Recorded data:
========================================

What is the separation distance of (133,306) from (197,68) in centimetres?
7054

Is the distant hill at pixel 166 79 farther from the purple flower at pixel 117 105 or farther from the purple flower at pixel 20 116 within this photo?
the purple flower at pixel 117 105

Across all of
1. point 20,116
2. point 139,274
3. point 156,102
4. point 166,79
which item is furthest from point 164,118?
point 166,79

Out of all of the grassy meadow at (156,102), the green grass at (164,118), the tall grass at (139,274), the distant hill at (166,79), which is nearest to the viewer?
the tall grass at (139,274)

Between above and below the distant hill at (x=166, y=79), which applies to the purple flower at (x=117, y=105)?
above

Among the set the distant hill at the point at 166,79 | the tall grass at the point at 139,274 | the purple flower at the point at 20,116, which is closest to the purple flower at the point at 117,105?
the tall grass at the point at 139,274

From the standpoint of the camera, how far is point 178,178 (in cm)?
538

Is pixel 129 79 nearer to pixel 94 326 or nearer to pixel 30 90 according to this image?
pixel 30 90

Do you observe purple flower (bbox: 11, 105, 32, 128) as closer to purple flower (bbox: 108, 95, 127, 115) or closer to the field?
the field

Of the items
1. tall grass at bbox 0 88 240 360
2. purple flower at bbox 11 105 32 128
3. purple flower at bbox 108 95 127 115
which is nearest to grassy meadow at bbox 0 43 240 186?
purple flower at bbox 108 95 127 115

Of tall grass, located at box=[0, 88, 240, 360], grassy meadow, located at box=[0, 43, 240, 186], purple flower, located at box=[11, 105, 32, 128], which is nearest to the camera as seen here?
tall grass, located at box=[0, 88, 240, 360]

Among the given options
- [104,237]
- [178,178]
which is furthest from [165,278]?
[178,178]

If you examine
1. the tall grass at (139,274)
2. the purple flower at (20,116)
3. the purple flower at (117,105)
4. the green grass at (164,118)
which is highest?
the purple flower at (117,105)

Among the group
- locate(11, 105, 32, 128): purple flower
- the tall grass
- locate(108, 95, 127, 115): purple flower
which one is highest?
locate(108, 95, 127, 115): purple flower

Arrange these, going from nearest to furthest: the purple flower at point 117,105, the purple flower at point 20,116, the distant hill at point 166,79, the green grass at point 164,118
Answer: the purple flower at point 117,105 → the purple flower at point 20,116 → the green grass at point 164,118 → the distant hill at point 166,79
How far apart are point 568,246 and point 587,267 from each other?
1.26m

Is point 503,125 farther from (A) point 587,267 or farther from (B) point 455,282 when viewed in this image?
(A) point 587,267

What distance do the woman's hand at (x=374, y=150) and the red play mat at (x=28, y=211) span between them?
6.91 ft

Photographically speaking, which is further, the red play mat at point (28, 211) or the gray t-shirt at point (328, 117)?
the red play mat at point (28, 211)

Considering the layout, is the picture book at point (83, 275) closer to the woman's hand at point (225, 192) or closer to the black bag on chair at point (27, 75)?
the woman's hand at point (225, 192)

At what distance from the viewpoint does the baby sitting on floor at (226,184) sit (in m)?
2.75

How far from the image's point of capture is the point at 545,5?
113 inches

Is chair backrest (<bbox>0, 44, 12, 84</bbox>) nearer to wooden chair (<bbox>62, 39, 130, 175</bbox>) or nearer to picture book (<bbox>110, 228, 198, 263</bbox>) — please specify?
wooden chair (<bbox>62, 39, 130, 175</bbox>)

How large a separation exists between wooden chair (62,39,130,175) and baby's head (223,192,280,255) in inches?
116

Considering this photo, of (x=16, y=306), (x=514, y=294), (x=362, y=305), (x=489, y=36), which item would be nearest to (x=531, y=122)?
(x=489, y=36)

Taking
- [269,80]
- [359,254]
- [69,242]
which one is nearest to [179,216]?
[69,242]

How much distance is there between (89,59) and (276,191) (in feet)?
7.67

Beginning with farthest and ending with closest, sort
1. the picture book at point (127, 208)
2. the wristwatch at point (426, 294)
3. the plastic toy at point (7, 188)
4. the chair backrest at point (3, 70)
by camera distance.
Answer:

========================================

• Exercise: Please copy out each record, character for character.

• Written reply:
What is the separation distance of (133,306) from (197,68) in centimetres?
7054

Is the distant hill at pixel 166 79 farther from the purple flower at pixel 117 105 or farther from the purple flower at pixel 20 116 within this photo?
the purple flower at pixel 117 105

Across all of
1. point 20,116
2. point 139,274
3. point 156,102
4. point 166,79
which item is furthest from point 164,118?
point 166,79

Out of all of the grassy meadow at (156,102), the green grass at (164,118), the tall grass at (139,274), the distant hill at (166,79), which is nearest to the viewer?
the tall grass at (139,274)

Between above and below the distant hill at (x=166, y=79), which applies to the purple flower at (x=117, y=105)?
above

Among the set the distant hill at the point at 166,79 | the tall grass at the point at 139,274 | the purple flower at the point at 20,116, which is closest to the purple flower at the point at 117,105?
the tall grass at the point at 139,274

From the standpoint of the camera, how far is point 178,178 (in cm)?
538

Is pixel 129 79 nearer to pixel 94 326 or nearer to pixel 30 90 according to this image?
pixel 30 90

Do you observe purple flower (bbox: 11, 105, 32, 128) as closer to purple flower (bbox: 108, 95, 127, 115) or closer to the field?
the field

Of the items
1. tall grass at bbox 0 88 240 360
2. purple flower at bbox 11 105 32 128
3. purple flower at bbox 108 95 127 115
which is nearest to grassy meadow at bbox 0 43 240 186?
purple flower at bbox 108 95 127 115

Of tall grass, located at box=[0, 88, 240, 360], grassy meadow, located at box=[0, 43, 240, 186], purple flower, located at box=[11, 105, 32, 128], which is nearest to the camera as seen here?
tall grass, located at box=[0, 88, 240, 360]

Among the given options
- [104,237]
- [178,178]
which is furthest from [165,278]?
[178,178]

If you examine
1. the tall grass at (139,274)
2. the purple flower at (20,116)
3. the purple flower at (117,105)
4. the green grass at (164,118)
which is highest?
the purple flower at (117,105)

Among the group
- locate(11, 105, 32, 128): purple flower
- the tall grass
- locate(108, 95, 127, 115): purple flower
which one is highest?
locate(108, 95, 127, 115): purple flower

Arrange these, going from nearest to furthest: the purple flower at point 117,105, the purple flower at point 20,116, the distant hill at point 166,79, the green grass at point 164,118
Answer: the purple flower at point 117,105 → the purple flower at point 20,116 → the green grass at point 164,118 → the distant hill at point 166,79
How far apart are point 568,246 and point 587,267 from each other?
1.26m

Is point 503,125 farther from (A) point 587,267 or farther from (B) point 455,282 when viewed in this image?
(A) point 587,267

What distance do the woman's hand at (x=374, y=150) and the red play mat at (x=28, y=211) span between them?
6.91 ft

Photographically speaking, which is further, the red play mat at point (28, 211) or the gray t-shirt at point (328, 117)?
the red play mat at point (28, 211)

Considering the layout, is the picture book at point (83, 275) closer to the woman's hand at point (225, 192) or closer to the black bag on chair at point (27, 75)?
the woman's hand at point (225, 192)

At what distance from the viewpoint does the baby sitting on floor at (226,184) sit (in m)?
2.75

How far from the image's point of capture is the point at 545,5?
113 inches

Is chair backrest (<bbox>0, 44, 12, 84</bbox>) nearer to wooden chair (<bbox>62, 39, 130, 175</bbox>) or nearer to picture book (<bbox>110, 228, 198, 263</bbox>) — please specify?
wooden chair (<bbox>62, 39, 130, 175</bbox>)

How large a separation exists between wooden chair (62,39,130,175) and baby's head (223,192,280,255) in inches?
116

Considering this photo, of (x=16, y=306), (x=514, y=294), (x=362, y=305), (x=489, y=36), which item would be nearest to (x=531, y=122)?
(x=489, y=36)

Taking
- [269,80]
- [359,254]
- [69,242]
which one is nearest to [179,216]?
[69,242]

How much distance is there between (89,59) and (276,191) (in feet)?
7.67

Beginning with farthest and ending with closest, sort
1. the picture book at point (127, 208)
2. the wristwatch at point (426, 294)
3. the plastic toy at point (7, 188)
4. the chair backrest at point (3, 70)
by camera distance.
Answer:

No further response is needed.